» **AVAILABLE DATA**
================================

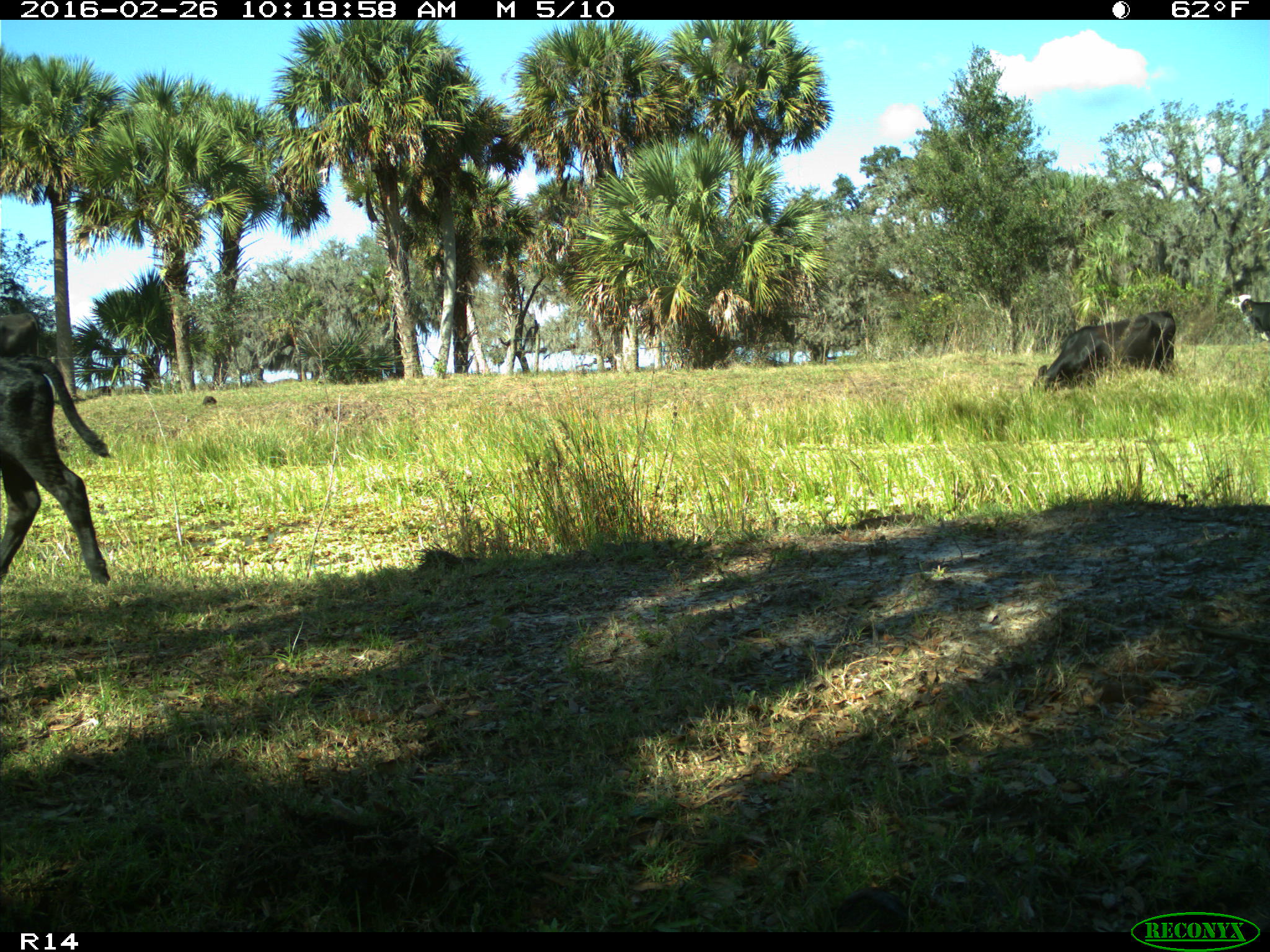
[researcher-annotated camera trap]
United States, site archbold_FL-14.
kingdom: Animalia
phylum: Chordata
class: Mammalia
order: Artiodactyla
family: Bovidae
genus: Bos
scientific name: Bos taurus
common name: domestic cow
Bos taurus (domestic cow).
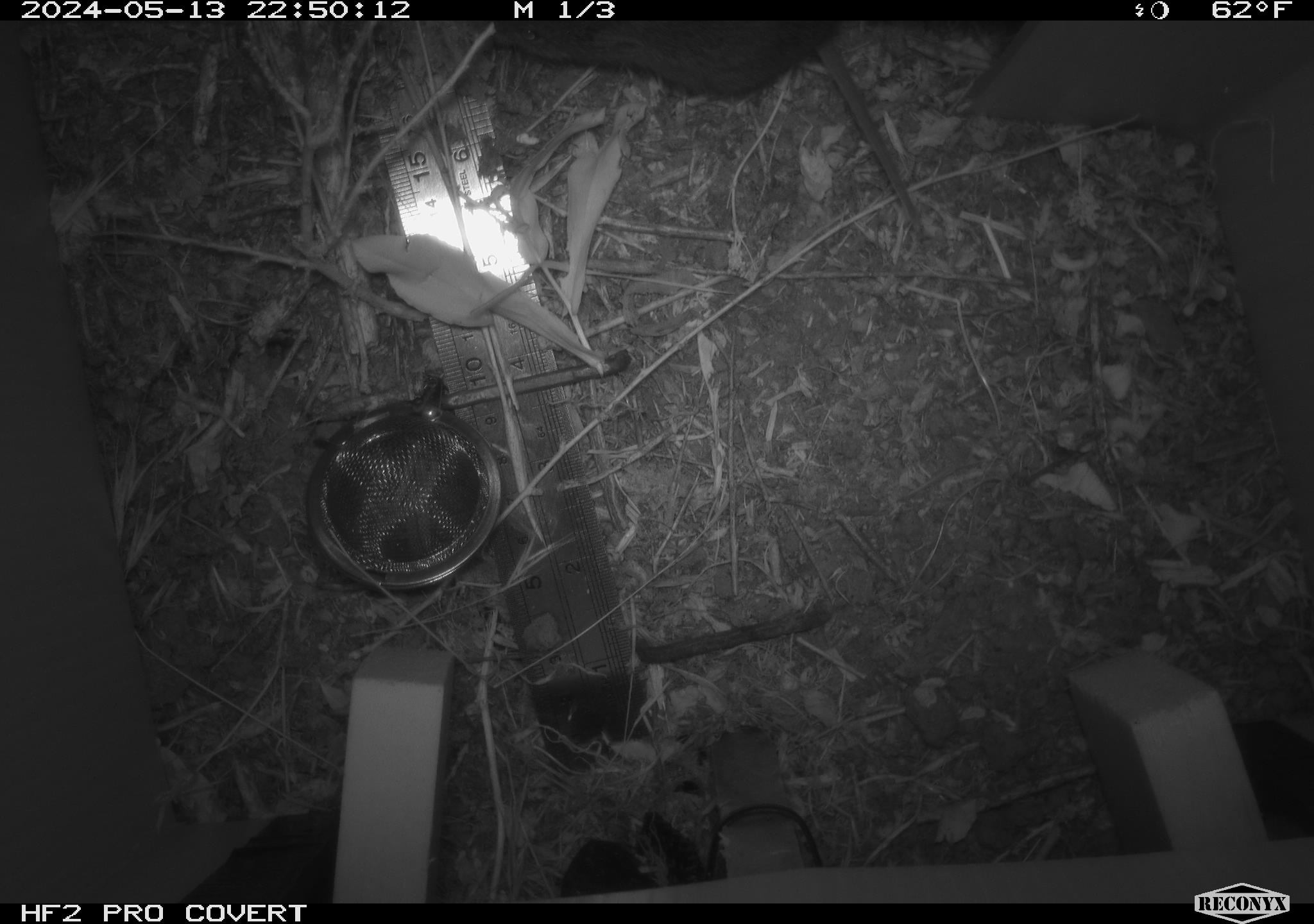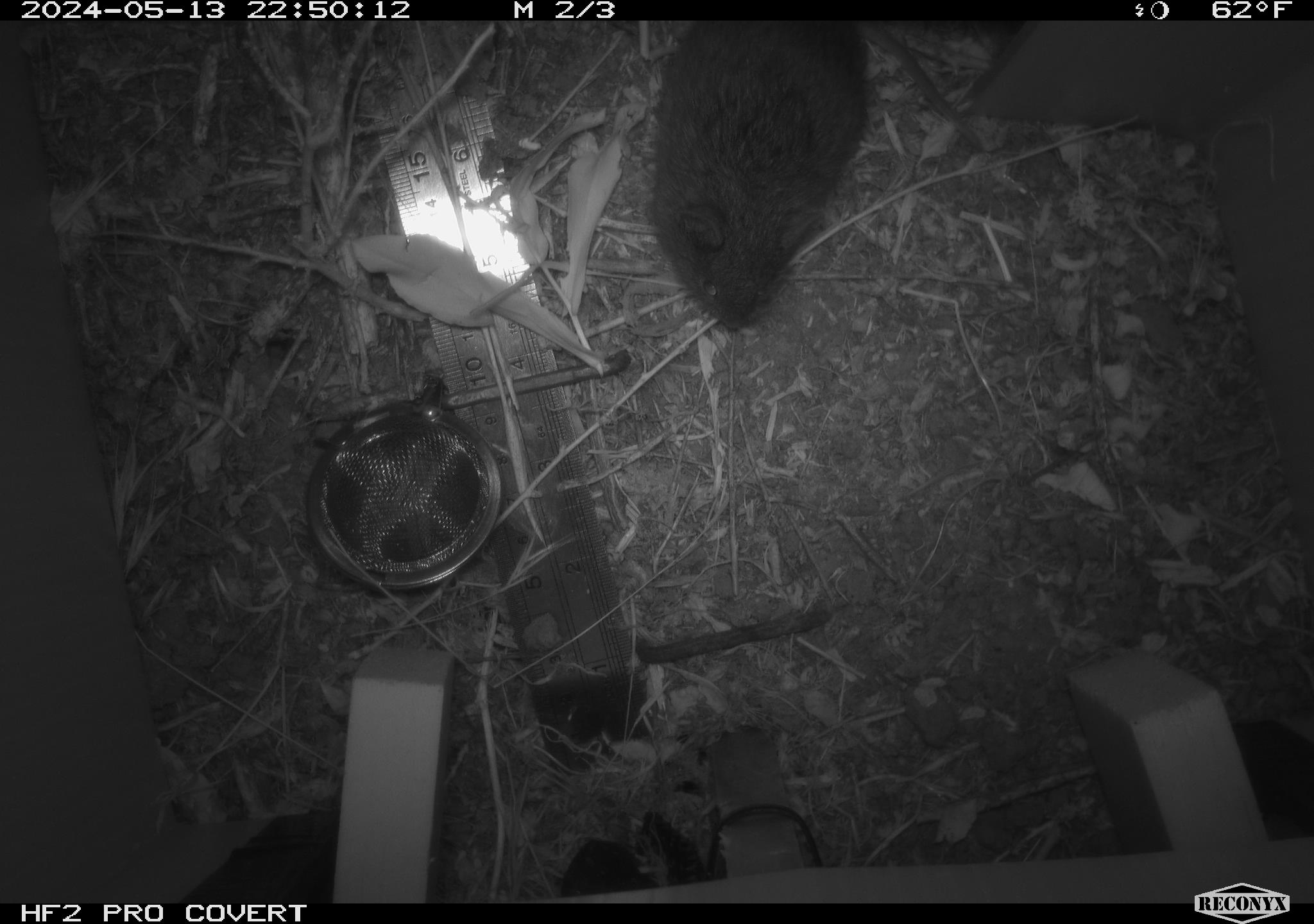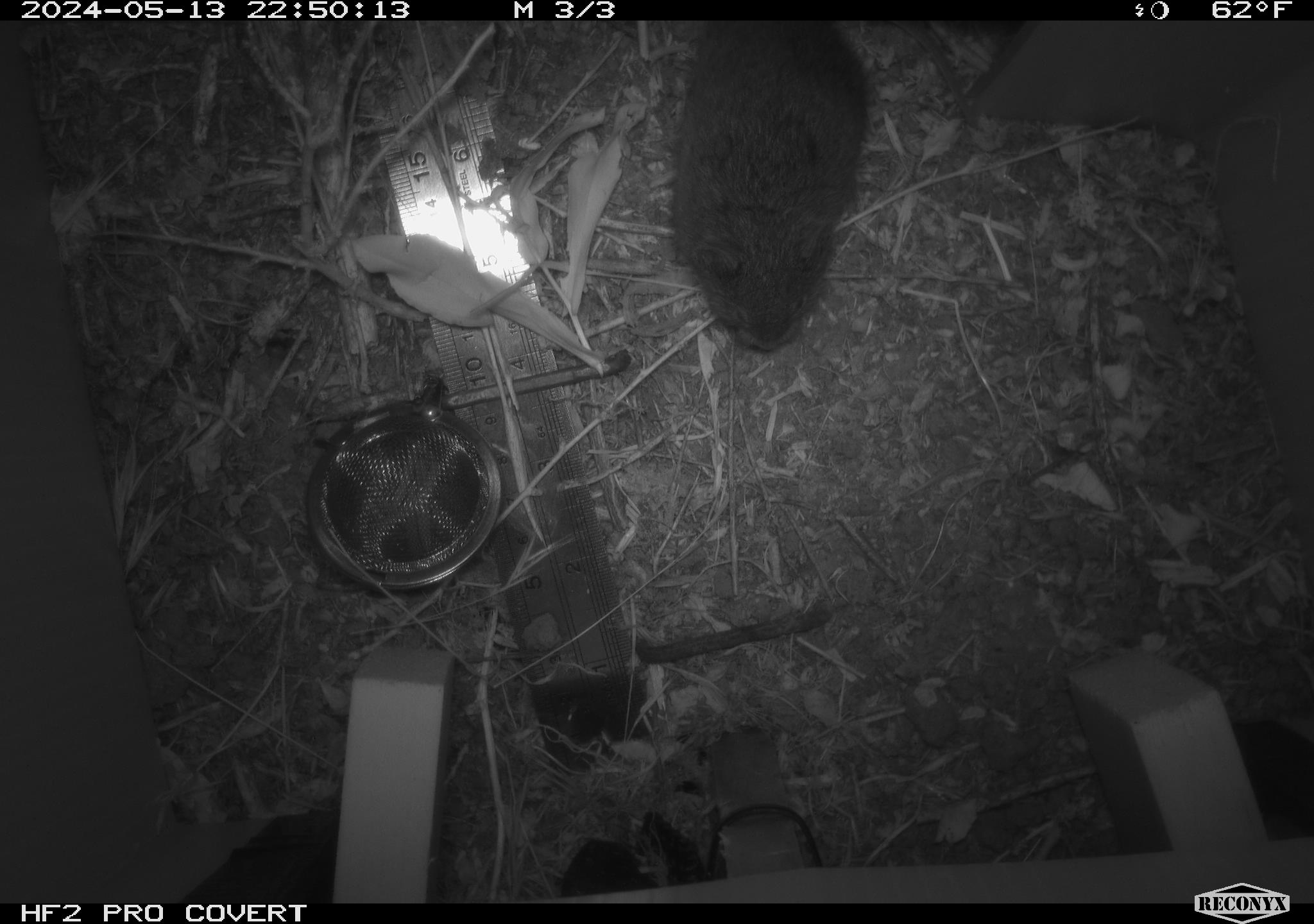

================================

» **WHAT THIS TASK INVOLVES**
Copy exactly the lines from the one containing "kingdom: Animalia" to the end of the records, both included, and leave the pictures out.

» **ANSWER TO THIS TASK**
kingdom: Animalia
phylum: Chordata
class: Mammalia
order: Artiodactyla
family: Bovidae
genus: Bos
scientific name: Bos taurus
common name: domestic cow
Bos taurus (domestic cow).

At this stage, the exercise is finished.